Update `scripts/20 MysteryGift/003 GamePlay/000 Base.rb` to its full version:

```ruby
module UI
  # Custom base UI for the Mystery Gift scene
  class MysteryGiftBase < GenericBase
    private

    # Return the background filename
    # @return [String]
    def background_filename
      return 'mystery_gift/background'
    end

    # Return the button background filename
    # @return [String]
    def button_background_filename
      return 'mystery_gift/button_background'
    end

    # Return the class used to create control buttons
    # @return [Class]
    def control_button_class
      return ControlButton
    end

    # Disable the background scroll animation
    def create_background_animation; end

    # Return the default cache used by control buttons
    # @return [Symbol]
    def control_button_default_cache
      return :interface
    end

    # Custom control button with mystery gift theme
    class ControlButton < GenericBase::ControlButton
      private

      # Use the mystery gift button texture
      # @return [String]
      def button_texture
        return 'mystery_gift/buttons'
      end
    end
  end
end
```

- `background_filename` and `create_background_animation` were there from the scene guide; we add the rest now.
- `button_background_filename` returns the themed bottom bar (`graphics/interface/mystery_gift/button_background.png`).
- `control_button_class` returns the nested `ControlButton` subclass; the inherited `create_control_button` uses it automatically -- no need to rewrite button creation.
- The nested `ControlButton` subclasses `GenericBase::ControlButton` and only overrides `button_texture` to use `mystery_gift/buttons`. It inherits everything else (pressed state, key icon, label).
- `control_button_default_cache` returns `:interface` so the button texture loads from `graphics/interface/` like the rest of our assets, instead of the default `pokedex` cache. No need to override `initialize`.
- The `buttons` texture follows the 2×2 spritesheet format described in the setup guide (A/X/Y column, B column; normal row, pressed row; 1px transparent separators).

## Why inheritance, not prepend

`prepend` inserts a module into the lookup chain of the original class -- it affects **all** ControlButtons in the game, in every scene.
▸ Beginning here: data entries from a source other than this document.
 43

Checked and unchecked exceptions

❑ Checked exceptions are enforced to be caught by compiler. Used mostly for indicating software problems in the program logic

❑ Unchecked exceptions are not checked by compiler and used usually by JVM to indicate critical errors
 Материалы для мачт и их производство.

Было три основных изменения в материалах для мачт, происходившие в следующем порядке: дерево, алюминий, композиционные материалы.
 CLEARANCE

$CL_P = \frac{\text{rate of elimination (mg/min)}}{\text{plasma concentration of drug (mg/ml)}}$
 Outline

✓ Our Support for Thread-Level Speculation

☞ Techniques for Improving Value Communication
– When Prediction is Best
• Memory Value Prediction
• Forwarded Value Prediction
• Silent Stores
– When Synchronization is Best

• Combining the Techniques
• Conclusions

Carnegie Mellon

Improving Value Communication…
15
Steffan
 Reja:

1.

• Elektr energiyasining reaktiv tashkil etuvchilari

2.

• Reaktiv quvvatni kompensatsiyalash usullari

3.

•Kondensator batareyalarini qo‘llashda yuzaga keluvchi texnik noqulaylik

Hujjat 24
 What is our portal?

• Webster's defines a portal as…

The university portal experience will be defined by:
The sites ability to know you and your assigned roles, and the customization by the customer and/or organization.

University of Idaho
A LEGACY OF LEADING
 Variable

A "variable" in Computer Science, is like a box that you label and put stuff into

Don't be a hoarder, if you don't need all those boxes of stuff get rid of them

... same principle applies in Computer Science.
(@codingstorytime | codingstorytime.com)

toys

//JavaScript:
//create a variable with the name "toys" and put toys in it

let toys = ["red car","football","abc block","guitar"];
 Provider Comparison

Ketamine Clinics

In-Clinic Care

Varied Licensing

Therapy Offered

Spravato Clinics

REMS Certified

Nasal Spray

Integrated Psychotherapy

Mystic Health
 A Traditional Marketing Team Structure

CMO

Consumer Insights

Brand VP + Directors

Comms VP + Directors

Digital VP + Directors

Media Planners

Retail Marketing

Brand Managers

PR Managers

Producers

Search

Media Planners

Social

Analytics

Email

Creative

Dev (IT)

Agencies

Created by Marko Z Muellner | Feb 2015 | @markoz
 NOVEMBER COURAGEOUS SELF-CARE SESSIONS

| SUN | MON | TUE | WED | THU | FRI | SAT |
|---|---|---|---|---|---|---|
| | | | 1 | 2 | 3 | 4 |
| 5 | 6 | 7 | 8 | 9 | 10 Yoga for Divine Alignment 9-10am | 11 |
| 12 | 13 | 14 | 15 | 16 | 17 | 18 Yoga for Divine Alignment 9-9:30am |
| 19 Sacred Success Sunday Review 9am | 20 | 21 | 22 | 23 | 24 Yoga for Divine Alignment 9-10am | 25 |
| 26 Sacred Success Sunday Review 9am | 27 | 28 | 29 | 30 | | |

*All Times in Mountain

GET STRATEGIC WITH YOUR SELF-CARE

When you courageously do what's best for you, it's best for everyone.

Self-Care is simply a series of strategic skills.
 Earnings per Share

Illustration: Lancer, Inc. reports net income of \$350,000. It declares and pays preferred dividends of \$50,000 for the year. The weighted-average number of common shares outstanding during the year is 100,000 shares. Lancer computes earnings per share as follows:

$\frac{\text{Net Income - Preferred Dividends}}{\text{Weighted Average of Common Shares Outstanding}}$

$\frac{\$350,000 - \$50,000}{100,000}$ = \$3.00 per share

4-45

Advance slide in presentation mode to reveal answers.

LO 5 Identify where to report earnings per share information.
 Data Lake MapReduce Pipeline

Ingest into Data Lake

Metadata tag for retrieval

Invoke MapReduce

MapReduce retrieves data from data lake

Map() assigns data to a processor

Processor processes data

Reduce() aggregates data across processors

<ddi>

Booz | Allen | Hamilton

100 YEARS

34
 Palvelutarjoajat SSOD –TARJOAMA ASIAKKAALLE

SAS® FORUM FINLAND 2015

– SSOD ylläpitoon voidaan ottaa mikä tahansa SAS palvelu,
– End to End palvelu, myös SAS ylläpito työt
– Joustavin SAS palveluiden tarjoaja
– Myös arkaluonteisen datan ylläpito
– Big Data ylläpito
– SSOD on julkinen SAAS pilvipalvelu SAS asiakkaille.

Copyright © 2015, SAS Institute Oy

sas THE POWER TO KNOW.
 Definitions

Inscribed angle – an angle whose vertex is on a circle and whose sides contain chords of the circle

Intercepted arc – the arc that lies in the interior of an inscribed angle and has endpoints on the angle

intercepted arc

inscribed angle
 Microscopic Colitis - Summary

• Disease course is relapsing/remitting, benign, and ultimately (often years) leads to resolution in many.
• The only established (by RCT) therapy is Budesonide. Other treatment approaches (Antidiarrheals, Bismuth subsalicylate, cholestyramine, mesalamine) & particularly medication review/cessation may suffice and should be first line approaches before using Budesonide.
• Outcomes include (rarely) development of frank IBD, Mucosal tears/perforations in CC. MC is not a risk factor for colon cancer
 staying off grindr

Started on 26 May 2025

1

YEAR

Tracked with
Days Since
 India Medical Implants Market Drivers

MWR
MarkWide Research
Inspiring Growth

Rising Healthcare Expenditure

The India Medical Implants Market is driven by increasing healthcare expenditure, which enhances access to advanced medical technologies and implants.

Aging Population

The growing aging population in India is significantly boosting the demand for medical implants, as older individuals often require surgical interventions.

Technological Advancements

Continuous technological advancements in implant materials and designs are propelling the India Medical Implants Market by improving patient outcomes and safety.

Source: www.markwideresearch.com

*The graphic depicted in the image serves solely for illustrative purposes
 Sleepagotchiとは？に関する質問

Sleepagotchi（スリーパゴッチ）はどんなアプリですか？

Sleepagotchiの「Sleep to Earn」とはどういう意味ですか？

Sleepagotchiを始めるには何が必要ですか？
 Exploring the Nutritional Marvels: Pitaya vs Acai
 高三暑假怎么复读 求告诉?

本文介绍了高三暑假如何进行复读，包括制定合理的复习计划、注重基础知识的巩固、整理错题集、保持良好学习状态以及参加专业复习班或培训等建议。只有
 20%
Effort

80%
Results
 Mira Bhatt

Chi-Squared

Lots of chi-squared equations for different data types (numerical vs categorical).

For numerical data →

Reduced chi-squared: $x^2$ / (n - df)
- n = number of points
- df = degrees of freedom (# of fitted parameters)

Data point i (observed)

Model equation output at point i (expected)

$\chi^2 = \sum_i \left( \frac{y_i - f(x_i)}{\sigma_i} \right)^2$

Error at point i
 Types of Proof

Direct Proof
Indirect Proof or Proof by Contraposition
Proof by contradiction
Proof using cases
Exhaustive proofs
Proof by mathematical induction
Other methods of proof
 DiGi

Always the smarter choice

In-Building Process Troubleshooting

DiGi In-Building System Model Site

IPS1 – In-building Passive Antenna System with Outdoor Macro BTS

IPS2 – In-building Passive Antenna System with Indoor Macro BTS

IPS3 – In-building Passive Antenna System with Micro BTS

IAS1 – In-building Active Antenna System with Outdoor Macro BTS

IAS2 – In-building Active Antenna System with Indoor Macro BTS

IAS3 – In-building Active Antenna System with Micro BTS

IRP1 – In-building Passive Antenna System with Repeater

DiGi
A nested subclass only affects the scene that instantiates it: Mystery Gift creates its local `ControlButton`, while the team, the PC and every other scene keep `GenericBase::ControlButton` untouched.

## GenericBaseMultiMode

When different scene states need different button labels, use `GenericBaseMultiMode` instead of `GenericBase`:

```ruby
texts = [
  [scene_text(0), nil, nil, scene_text(1)],          # mode 0: Confirm + Back
  [scene_text(2), scene_text(3), nil, scene_text(1)] # mode 1: Edit + Delete + Back
]
keys = [%i[A X Y B], %i[A X Y B]]
@base_ui = UI::GenericBaseMultiMode.new(@viewport, texts, keys)

@base_ui.mode = 1  # switch to Edit + Delete + Back
```

- All button configurations are passed at construction; switch with `mode=` and the labels update. Mystery Gift does not need it (its buttons never change), but it is the tool to reach for when they do.

## Try it

Open the scene one last time:

```ruby
GamePlay.open_mystery_gift
```

The bottom bar and the A/B buttons now use the Mystery Gift theme. The scene is complete: browse claimed gifts with the keyboard or mouse, enter a code with A, and watch the banner on a successful claim.

## Conclusion

- Always subclass `GenericBase` for a custom background and button bar -- override `background_filename`, `button_background_filename`, `create_background_animation`.
- Customize button textures with a **nested subclass** of `GenericBase::ControlButton` -- never `prepend`, which is global.
- Override `control_button_class` to return your subclass; no need to rewrite `create_control_button`.
- Custom button textures follow the 2×2 spritesheet format.
- Use `GenericBaseMultiMode` when a scene needs different button labels per state.